Page MenuHomePhabricator

Improve cluster write feedback and write routing
Open, NormalPublic

Description

See PHI480. An install with a master/master repository cluster has seen feedback from users about this message on the SSH wire flow:

# Waiting up to 120 second(s) for a cluster write lock...

Specifically:

  • This message is missing an English translation.
  • This message isn't as clear as it could be that the lock will be acquired instantaneously when it's available (i.e., we aren't wasting time in sleep(...)).
  • This message isn't as clear as it could be about the scope of the lock (global per repository).

It would be more helpful if waiting for a write lock gave you more information about who has the lock, so it's clear that the server is doing something and that you aren't just being made to wait for no reason or because of a bug:

Acquiring the repository write lock on rXYZ...
Waiting for epriestley to finish pushing abcdef1234 to master...
...

Beyond this, we could improve the write routing algorithm. The write process looks like this:

  • Choose a random node.
  • Acquire the repository write lock.
  • Acquire the host read lock.
  • Synchronize.
  • Release the host read lock.
  • Accept the write.
  • Release the repository write lock.

This synchronize can be skipped if we get lucky, and randomly choose the same node that the writer ahead of us chose, since that node will already have the write we just waited for.

We can make clients exceptionally lucky by routing like this:

  • If possible, choose the node with a writer holding the lock.
  • If possible, choose a leader node.
  • Choose a random node.

Since writes are always one-at-a-time, there's effectively no downside to this: we can't hit a "thundering herd" problem with write traffic.

See also T10884 for read routing, which is a little trickier, since a bad read routing algorithm can kill a cluster by focusing too much traffic on a small set of nodes.
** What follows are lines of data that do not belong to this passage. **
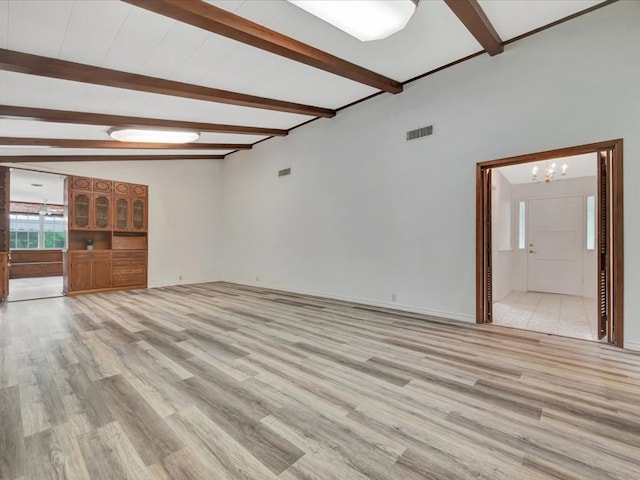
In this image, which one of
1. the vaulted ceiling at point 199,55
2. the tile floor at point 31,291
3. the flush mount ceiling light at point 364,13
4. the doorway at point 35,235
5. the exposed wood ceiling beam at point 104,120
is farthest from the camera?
the doorway at point 35,235

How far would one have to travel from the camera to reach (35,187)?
9281mm

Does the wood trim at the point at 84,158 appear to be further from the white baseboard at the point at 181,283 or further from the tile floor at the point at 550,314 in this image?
the tile floor at the point at 550,314

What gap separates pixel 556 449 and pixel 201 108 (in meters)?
5.25

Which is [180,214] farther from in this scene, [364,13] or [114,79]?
[364,13]

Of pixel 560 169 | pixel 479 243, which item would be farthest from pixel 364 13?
pixel 560 169

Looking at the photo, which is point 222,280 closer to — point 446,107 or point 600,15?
point 446,107

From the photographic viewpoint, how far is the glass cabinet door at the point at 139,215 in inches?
288

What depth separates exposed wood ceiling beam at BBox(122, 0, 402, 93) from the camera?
235cm

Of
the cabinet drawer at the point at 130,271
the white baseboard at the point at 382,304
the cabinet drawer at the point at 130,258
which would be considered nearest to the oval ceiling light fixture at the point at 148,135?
the cabinet drawer at the point at 130,258

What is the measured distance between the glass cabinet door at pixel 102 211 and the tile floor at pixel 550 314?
7.99m

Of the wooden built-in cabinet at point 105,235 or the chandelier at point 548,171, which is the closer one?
the chandelier at point 548,171

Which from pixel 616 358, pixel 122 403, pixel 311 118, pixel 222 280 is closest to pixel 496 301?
pixel 616 358

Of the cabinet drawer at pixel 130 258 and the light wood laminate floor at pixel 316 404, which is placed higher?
the cabinet drawer at pixel 130 258

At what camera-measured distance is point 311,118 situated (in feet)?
19.8
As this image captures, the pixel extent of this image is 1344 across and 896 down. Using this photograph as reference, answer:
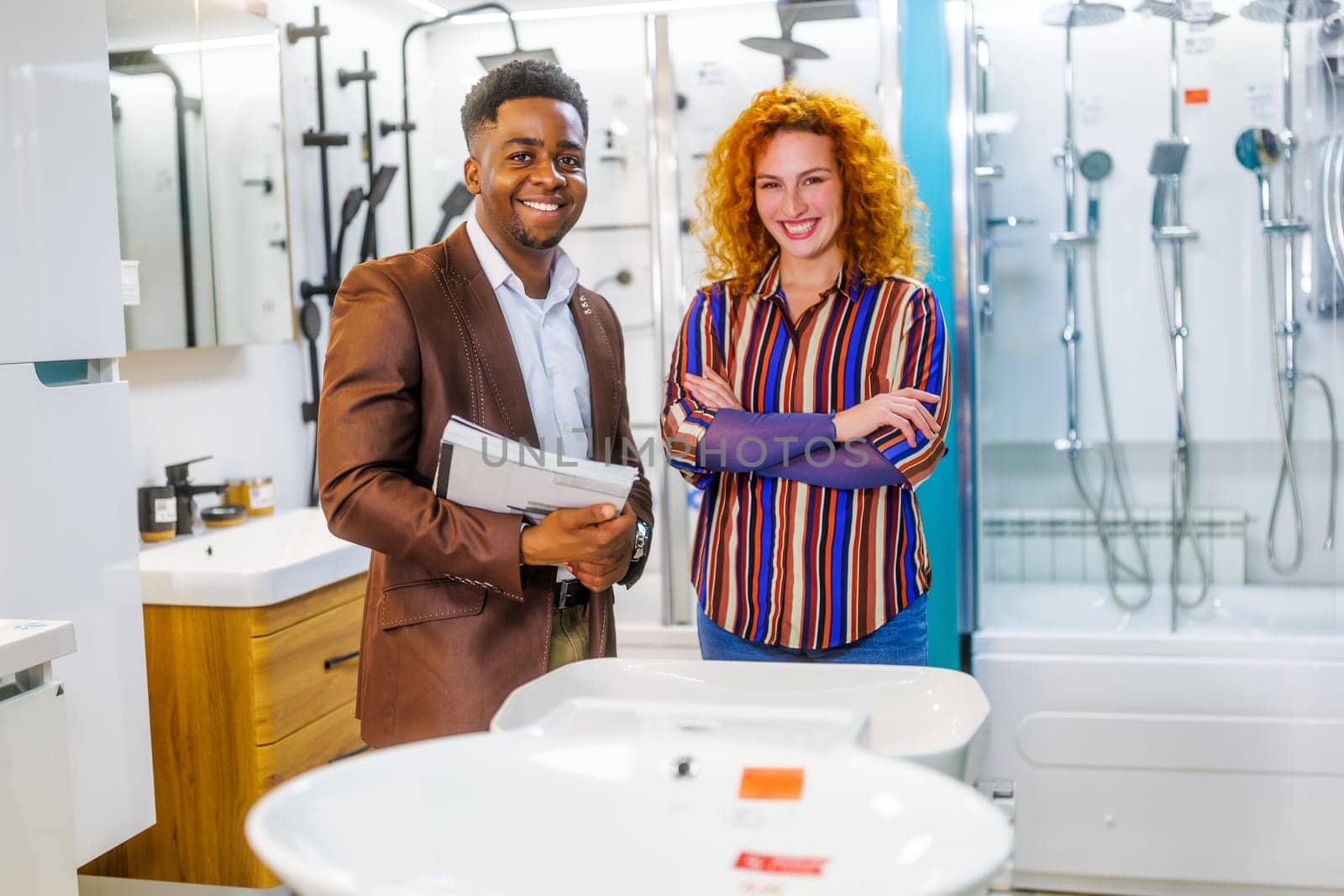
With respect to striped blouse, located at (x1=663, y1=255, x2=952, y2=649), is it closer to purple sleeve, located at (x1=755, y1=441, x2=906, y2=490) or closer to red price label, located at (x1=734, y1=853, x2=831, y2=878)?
purple sleeve, located at (x1=755, y1=441, x2=906, y2=490)

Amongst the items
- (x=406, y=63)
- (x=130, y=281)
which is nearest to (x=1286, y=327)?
(x=406, y=63)

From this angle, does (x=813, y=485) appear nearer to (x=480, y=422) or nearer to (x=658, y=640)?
(x=480, y=422)

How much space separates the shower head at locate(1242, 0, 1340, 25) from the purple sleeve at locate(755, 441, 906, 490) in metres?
1.76

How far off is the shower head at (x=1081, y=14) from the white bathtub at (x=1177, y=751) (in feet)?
4.64

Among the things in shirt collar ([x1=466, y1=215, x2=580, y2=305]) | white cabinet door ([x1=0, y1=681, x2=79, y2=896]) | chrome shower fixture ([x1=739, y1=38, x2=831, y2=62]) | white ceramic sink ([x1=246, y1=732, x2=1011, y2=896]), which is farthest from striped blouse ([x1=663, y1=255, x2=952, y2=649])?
chrome shower fixture ([x1=739, y1=38, x2=831, y2=62])

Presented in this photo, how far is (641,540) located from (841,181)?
0.66 m

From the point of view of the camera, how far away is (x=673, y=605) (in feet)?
11.0

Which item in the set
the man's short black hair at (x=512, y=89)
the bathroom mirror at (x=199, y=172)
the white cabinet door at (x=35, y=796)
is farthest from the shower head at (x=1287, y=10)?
the white cabinet door at (x=35, y=796)

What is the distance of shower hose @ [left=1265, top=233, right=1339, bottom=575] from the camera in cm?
301

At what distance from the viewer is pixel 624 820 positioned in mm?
1168

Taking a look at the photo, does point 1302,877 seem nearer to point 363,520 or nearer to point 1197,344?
point 1197,344

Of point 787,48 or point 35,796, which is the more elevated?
point 787,48

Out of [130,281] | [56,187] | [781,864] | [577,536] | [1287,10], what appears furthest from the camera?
[1287,10]

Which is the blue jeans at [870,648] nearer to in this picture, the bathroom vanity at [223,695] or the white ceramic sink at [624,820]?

I plan to make these changes:

  • Modify the PushEvent table to contain more information about locks and waits (e.g., active queue status; how long the push waited for the write lock; how long the push spent synchronizing).
  • Modify the "Waiting..." prompt to show more information by querying the PushEvent table.

Based on this data, we can make a decision about whether smarter write routing is worthwhile by seeing how much time pushes are spending synchronizing after acquiring the write lock.

(I suspect it will be, and the bar to implement this isn't very high, but it would still be nice to have some data suggesting that it will have a real effect: although I think the smarter routing is strictly better, it is more complex than routing with shuffle().)

Event Timeline

epriestley triaged this task as Normal priority.Mar 19 2018, 2:07 PM
epriestley created this task.

Modify the PushEvent table to contain more information about locks and waits (e.g., active queue status; how long the push waited for the write lock; how long the push spent synchronizing).

This is tricky because the PushEvent is actually written by DiffusionCommitHookEngine. This runs in a subprocess two levels down:

- sshd
  - ssh-exec             <--- Where we can measure locks.
    - git receive-pack
      - commit-hook      <--- Where we write PushEvent.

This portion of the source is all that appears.